Patrick Wright
Co-Director

Patrick Wright is Co-Director of the JHU MICA Film Centre and Co-Director of the MFA in Filmmaking . He co-produced and was associate editor for Music By Prudence, which won the 2010 Academy Award for Best Documentary Short and aired on HBO. Wright cut Boy Howdy: The Story of CREEM Magazine which chronicles the messy upheaval of the ’70s just as rock was re-inventing itself and the magazine that went from a Detroit underground paper to national powerhouse.  Boy Howdy premiered at SXSW.  Wright edited the feature documentary See You Soon Again, about Baltimore-based Holocaust survivor Leo Bretholz and was an Associate Producer on 12 O’Clock Boys. He edited Oyler: One School, One Year, a feature documentary by Marketplace reporter Amy Scott, which profiles a high school located in a traditionally urban Appalachian neighborhood in Cincinnati, Ohio. Additionally, Wright has produced and directed films on HIV/AIDS, clergy sexual abuse, and a profile of Ann Coulter.

 

 Kirsten filming a rehearsal at Load of Fun studios 2012, Photo by Mike LeeKirsten D'Andrea Hollander
Co-Director

Equipped with an undergraduate degree in painting from MICA in 1988, she turned to filmmaking after receiving an MFA in imaging and digital arts from the University of Maryland, Baltimore County, in 1997.

Her twofold passion is bringing communities together and telling authentic stories that celebrate humanity. In 2011 Hollander was selected for an Independent Filmmaker Project Fellowship to launch her first feature-length documentary Us, Naked: Trixie & Monkey, which premiered at the DOC NYC film festival in 2014. The film was awarded Best International Feature-Length Documentary at the 2015 DOCfeed Film Festival, Netherlands, and Best Documentary Feature at the 2015 Coney Island Film Festival, New York. An unpredictable look at the artist's journey, Us, Naked tells the story of a real-life performance duo who will stop at nothing to take their circus-burlesque act to new creative heights. For seven years Hollander and crew followed Trixie and Monkey from their base in Baltimore as they honed their skills at a New England circus school, in burlesque competitions in Las Vegas, through cities all over the United States and England, and finally to a new home in New York City. The film delivers a provocative look at the sacrifices made for one's passion, the meaning of success, and the strength that comes from partnership. The film went into international distribution with Random Media and its partner company, The Orchard in 2017. More information on the film, including the MICA students who crewed and interned on the project, can be found in this story featured in CinéWomen (Paris-Rome), a magazine dedicated to women in the arts.

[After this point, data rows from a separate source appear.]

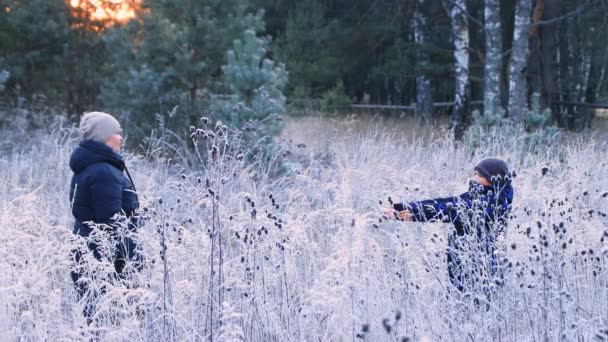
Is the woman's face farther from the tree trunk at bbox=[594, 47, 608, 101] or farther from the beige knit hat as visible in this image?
the tree trunk at bbox=[594, 47, 608, 101]

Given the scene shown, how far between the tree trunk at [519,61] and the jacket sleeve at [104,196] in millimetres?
7504

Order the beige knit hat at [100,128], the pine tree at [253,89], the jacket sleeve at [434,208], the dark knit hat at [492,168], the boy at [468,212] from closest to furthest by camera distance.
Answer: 1. the boy at [468,212]
2. the jacket sleeve at [434,208]
3. the dark knit hat at [492,168]
4. the beige knit hat at [100,128]
5. the pine tree at [253,89]

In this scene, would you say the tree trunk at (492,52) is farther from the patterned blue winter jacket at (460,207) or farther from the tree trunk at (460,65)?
the patterned blue winter jacket at (460,207)

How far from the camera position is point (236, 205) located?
235 inches

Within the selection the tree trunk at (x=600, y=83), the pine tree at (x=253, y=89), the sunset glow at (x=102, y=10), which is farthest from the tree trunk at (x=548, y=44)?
the sunset glow at (x=102, y=10)

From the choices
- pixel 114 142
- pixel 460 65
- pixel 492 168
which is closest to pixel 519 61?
pixel 460 65

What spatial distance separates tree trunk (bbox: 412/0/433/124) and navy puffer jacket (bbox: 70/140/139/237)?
430 inches

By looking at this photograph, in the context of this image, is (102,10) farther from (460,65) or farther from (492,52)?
(492,52)

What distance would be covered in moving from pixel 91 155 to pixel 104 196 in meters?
0.24

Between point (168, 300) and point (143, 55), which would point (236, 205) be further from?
point (143, 55)

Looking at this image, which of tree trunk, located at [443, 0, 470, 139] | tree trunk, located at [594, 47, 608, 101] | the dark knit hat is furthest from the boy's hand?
tree trunk, located at [594, 47, 608, 101]

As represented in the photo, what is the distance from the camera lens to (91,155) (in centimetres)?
361

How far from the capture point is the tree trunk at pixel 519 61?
9797 millimetres

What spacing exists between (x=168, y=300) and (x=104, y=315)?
426mm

Hollander's current documentary in post-production, Anatomy of Wings, follows a young mentor from East Baltimore and an unlikely group of teenage girls who bond through a raw film project that could forever alter their destinies and mend their fractured city. Baltimore provides a heartfelt platform to tell this story of how individuals from different social and economic situations can collaborate, partner, and live in the same space, the same world, and the same street. Hollander co-directs this Baltimore-bred documentary with Nikiea Redmond, a mentor who provides the film's unifying voice. Many of the young women who appear in the film are both cast and crew, including over forty MICA students, alumni, and faculty who have made significant contributions during the past ten years of production. The film is slated for release in January 2019.